I guess more than anything else it proves how true that old football adage really is: "It is what's up front that counts and that is where it begins on offense." That is where this Penn State team has been struggling ever since the NCAA imposed its ridiculous sanctions against Penn State back in July of 2012. It is the number one reason why many Penn State fans have come to the conclusion the program's first chance to become really competitive with Ohio State and Michigan State in the Big Ten East Division at the earliest might not take place until the 2017 season.
Personally for me and many other Penn State fans, that is hard concept to accept. That's why the way some Penn State redshirt freshmen, true freshmen and sophomores like Thompkins, Polk, Chris Godwin, Scott and particularly Barkley played in the final three quarters against Buffalo, gave myself and many other Nittany Lion fans the hope Penn State's future Big Ten East Division title hopes could become a realistic competitive expectation before 2017.
For the past two years Penn State football fans have read here in the Lions Den about the number of true blue-chip skill position football players James Franklin and his staff have been able to recruit on offense. Personally, I believe Penn State has landed the top two wide receiver classes in the Big Ten for the classes of 2013 and 2014. Three 4-star QBs in Tommy Stevens, Jake Zembiec and Sean Clifford and for the first time ever Pennsylvania's top two rated running backs in the same recruiting class, Barkley and Andre Robinson in the class of 2015.

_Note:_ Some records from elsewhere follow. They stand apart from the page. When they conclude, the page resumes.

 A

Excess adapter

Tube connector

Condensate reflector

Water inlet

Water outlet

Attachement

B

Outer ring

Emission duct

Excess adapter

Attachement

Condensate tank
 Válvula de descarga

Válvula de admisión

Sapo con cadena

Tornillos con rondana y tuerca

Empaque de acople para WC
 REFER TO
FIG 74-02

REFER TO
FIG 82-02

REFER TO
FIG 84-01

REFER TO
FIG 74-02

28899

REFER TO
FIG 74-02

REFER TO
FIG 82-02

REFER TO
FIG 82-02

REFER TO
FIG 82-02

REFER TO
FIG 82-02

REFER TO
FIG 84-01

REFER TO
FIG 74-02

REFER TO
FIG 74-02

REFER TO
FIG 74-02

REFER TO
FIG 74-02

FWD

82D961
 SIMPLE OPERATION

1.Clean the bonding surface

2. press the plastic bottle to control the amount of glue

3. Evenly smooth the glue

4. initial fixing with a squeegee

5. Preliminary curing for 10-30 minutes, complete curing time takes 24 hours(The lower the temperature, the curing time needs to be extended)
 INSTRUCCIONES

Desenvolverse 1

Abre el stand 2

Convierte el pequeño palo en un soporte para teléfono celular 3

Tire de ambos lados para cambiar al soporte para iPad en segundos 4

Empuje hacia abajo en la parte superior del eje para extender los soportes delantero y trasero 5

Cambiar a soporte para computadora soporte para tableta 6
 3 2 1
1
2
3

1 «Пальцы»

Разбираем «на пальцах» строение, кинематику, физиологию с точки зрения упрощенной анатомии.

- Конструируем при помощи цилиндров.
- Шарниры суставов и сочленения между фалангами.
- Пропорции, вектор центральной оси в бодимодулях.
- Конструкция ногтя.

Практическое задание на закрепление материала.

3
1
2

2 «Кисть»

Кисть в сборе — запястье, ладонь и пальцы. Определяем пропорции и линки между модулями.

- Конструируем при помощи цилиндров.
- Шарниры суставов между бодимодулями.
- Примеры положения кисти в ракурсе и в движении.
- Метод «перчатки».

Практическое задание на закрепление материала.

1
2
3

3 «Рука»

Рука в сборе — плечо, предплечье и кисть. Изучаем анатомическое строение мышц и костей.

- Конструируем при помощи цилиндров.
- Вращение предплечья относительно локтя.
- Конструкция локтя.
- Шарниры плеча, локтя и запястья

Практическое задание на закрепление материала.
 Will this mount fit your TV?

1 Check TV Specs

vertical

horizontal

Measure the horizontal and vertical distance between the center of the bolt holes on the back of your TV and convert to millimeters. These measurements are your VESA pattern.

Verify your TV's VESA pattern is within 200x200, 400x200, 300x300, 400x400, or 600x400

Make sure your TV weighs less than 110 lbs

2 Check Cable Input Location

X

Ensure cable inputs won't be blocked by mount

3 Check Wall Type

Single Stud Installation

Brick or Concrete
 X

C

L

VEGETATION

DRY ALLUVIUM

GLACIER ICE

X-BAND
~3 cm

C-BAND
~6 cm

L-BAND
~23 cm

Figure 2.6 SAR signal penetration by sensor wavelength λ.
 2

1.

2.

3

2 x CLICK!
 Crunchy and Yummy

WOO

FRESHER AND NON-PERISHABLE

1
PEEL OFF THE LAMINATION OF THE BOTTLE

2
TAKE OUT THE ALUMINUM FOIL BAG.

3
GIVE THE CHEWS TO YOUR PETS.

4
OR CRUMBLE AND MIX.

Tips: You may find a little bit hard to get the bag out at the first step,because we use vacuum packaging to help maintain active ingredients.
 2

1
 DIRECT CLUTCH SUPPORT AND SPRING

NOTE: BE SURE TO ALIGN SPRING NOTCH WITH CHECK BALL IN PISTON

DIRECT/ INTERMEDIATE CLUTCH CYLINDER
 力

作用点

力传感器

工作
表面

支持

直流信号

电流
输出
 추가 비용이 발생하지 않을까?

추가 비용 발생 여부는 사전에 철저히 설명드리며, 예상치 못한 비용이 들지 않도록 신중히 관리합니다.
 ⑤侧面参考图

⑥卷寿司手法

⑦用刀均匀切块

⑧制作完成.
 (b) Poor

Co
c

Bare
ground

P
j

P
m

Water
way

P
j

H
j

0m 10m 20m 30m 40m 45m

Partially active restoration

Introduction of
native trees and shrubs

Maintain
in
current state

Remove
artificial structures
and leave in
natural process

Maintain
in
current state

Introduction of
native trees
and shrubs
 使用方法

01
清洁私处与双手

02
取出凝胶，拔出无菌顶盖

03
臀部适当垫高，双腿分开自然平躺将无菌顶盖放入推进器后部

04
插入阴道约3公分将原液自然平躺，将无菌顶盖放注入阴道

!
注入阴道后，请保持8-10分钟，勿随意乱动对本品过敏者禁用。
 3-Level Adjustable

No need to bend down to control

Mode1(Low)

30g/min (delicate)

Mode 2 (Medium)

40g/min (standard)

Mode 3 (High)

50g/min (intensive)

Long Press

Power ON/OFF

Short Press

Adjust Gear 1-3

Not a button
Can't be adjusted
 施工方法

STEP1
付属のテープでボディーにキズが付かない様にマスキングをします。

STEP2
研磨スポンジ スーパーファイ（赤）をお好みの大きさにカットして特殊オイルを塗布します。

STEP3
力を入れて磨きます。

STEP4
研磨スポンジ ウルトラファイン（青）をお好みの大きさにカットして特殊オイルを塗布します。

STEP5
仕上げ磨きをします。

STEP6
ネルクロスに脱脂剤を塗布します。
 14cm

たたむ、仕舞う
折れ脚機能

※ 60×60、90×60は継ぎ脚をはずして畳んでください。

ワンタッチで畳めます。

It's the type of recruiting effort I use to report in Blue White Illustrated throughout the 1980s and most of the 1990s. Recruiting like the class of 1991 that had among its members five prep All-American [AA] running backs [Mike Archie, Ki-Jana Carter, Brian King J.T. Morris and Stephen Pitts], plus 14 other members that ended up playing in the NFL. I'm not ready to declare Coach Franklin's last two recruiting classes equal to what took place with Penn State's recruiting class of 1991, which was rated the No.1 recruiting class in the country, but against Buffalo it was skill players recruited by Franklin and his staff on offense in the last two classes that had Penn State fans in Beaver Stadium on their feet clamoring for more.The skill position speed and explosiveness Franklin and his staff have recruited on both offense and defense was in full display yesterday afternoon against Buffalo.